Even though I had grown up suckling at the breast of KROQ, the most influential alternative rock station in the country at the time, I still found a good deal of new material in bands like the Replacements and Camper van Beethoven.
The undisputed kings of the college scene, however, were R.E.M. Their album
Document had dropped earlier that year, and it quickly became the soundtrack of our Friday and Saturday nights. To this day whenever I hear that disc's opening track, "Finest Worksong," I swear I can hear the clinking of quarters hiding behind Michael Stipe's lyrics. From there we'd work our way to perhaps the best drunken sing-along of all time, "It's the End of the World As We Know It (And I Feel Fine)," and the inevitable competition to see who could keep up with the lyrics the longest. We'd usually get to "speed it up a notch" before the whole thing dissolved into mumbles and laughter until the chorus kicked in and brought us back together again.
My love for R.E.M. stems from those nights. Not only was the music cool, it made you feel cool to like the music, if that makes sense. As you sung along you could be bouncing around and screaming "Leonard Bernstein!" at the top of your lungs one moment, then soulfully crooning along with "The One I Love" the next while cynically pointing out to anyone who would listen that it really isn't a love song at all. They were the quintessential college band.

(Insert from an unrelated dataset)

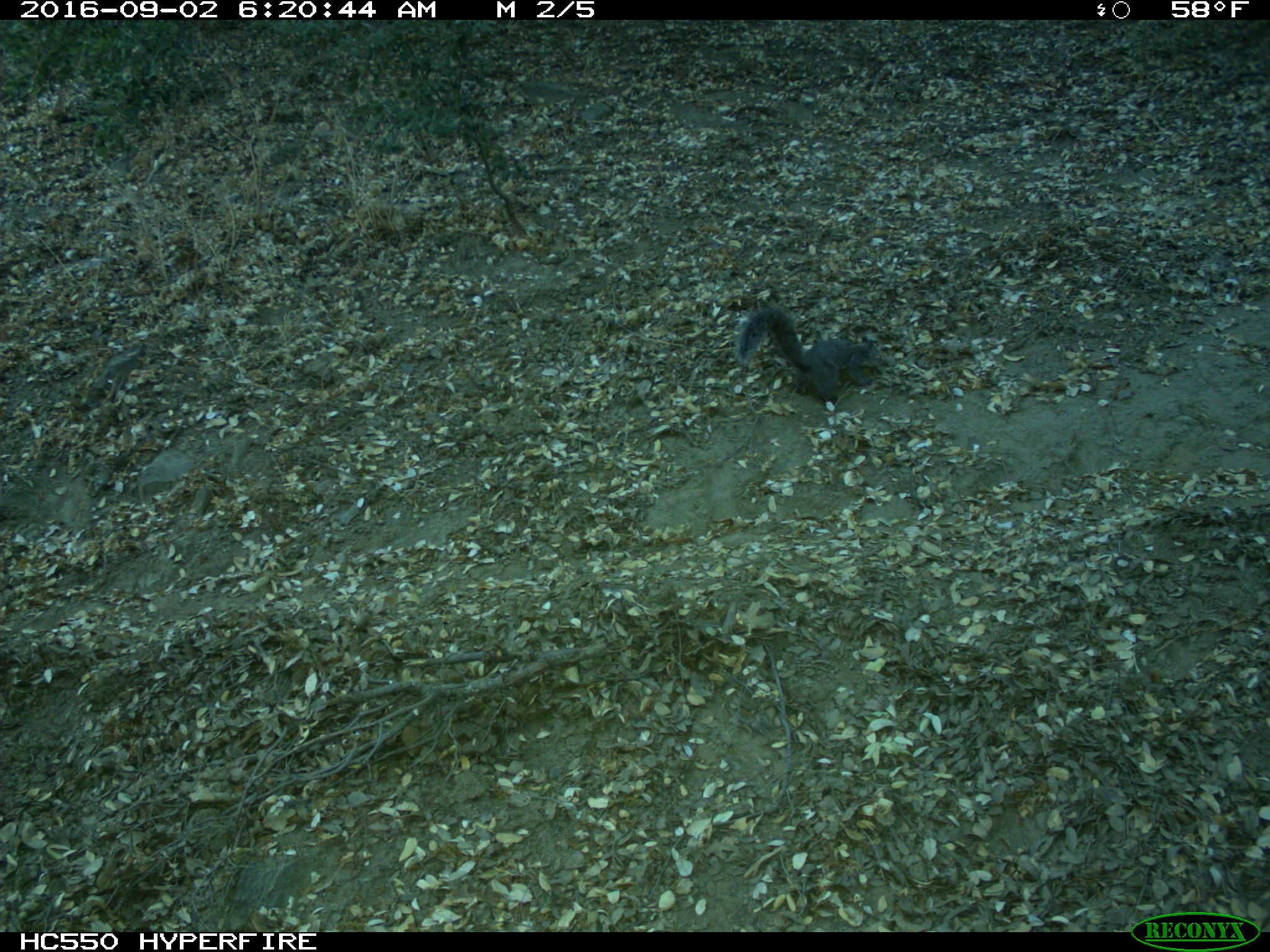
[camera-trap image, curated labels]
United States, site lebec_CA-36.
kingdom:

And then they grew up, and there were growing pains.
Out of Time was a nice little album, but it was a little too shiny in some places, a little too happy in others.

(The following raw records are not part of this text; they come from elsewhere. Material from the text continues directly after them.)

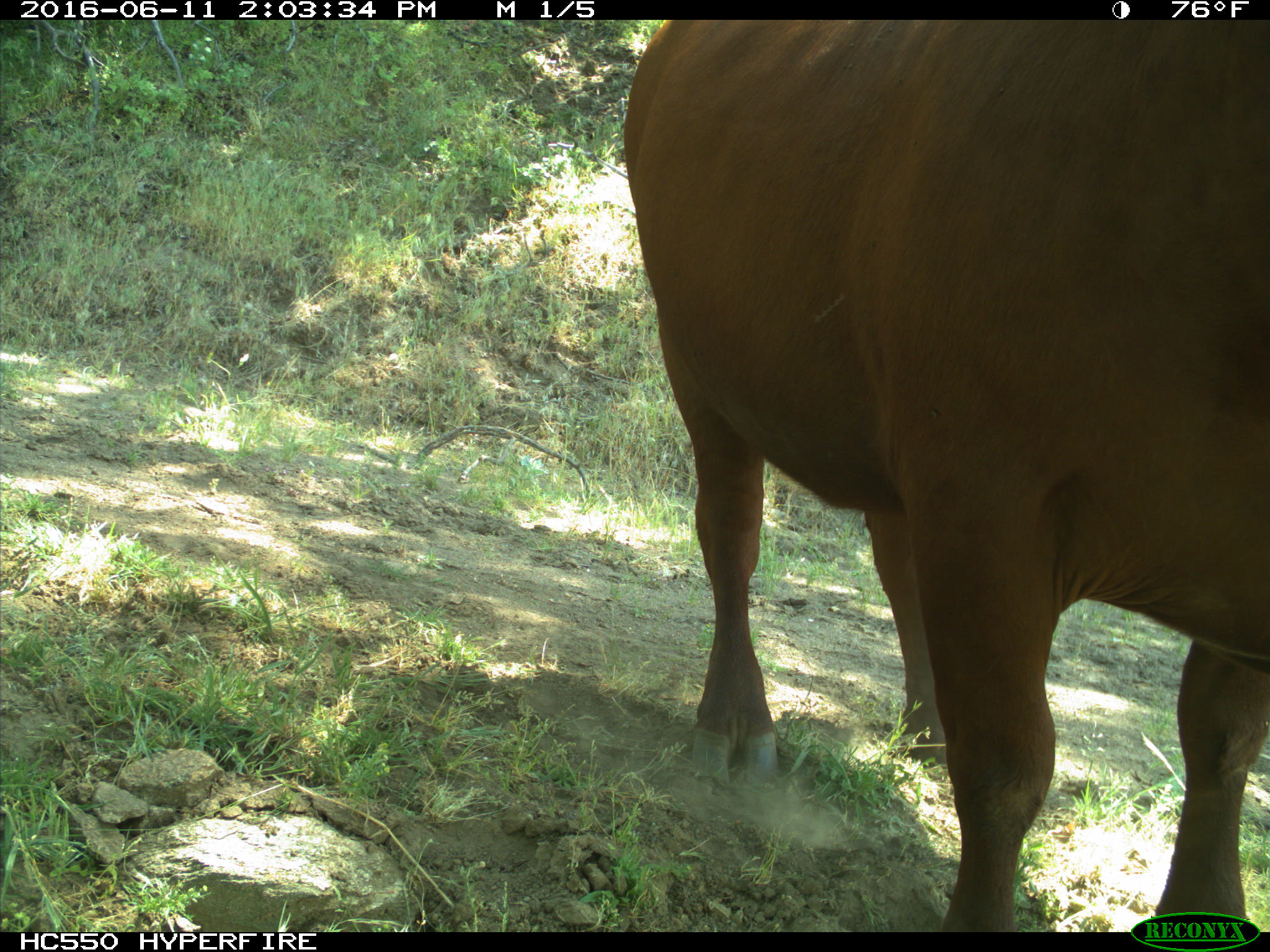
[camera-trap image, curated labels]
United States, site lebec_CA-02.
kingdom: Animalia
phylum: Chordata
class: Mammalia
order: Artiodactyla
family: Bovidae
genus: Bos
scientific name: Bos taurus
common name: domestic cow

Automatic for the People also sounded good at first listen, but now it feels like something you'd hear at a Renaissance Pleasure Fair -- mandolins, zithers, and sitars, oh my! From there, it only got worse. The albums weren't necessarily bad, just forgettable.
Don't worry, though. In case you haven't heard, the boys from Athens-Gee-Ay are back, and this time they brought their guitars. Their latest album,
Accelerate
, came out a few months ago, and it's probably their best disc in two decades. It's filled with catchy guitar riffs and some of Stipe's best lyrics in a while. It all begins with an incredibly un-R.E.M.-like guitar that kicks off the opening track, "Living Well Is the Best Revenge," then jumps to "Supernatural Superserious," probably the one true pop song on the album. With lyrical hooks like "you don't have to explain the humiliation of your teenage station" and "you realized your fantasies are all dressed up in travesties," this one's sure to get some radio play.
The standard album closes with the quirky "I'm Gonna DJ," an apocalyptic tune about staging a party at the end of the world. (Equally quirky songs like "Red Head Walking" and the instrumental "Airliner" didn't make the cut, but they're nice B-sides that come with the extended version of the album.)
My favorite cut, though, has to be "Hollow Man." This song tricks you into thinking that you've accidentally slipped
Automatic back into the CD player, but quickly corrects you a few bars in as the power chords drop in and push the cheesy intro lyrics aside. The chorus is transcendent, and seems written to be sung by Michael Stipe and ten thousand of his closest friends: "Believe in me, believe in nothing. Corner me and make me something. I've become the hollow man, have I become the hollow man I see?" Trust me, it sings better than it reads.
Altogether, the album is excellent. I'm not sure it will ever have the nostalgia of stale beer and hangovers like
Document does for me, but I know I'll still be listening to it ten years from now.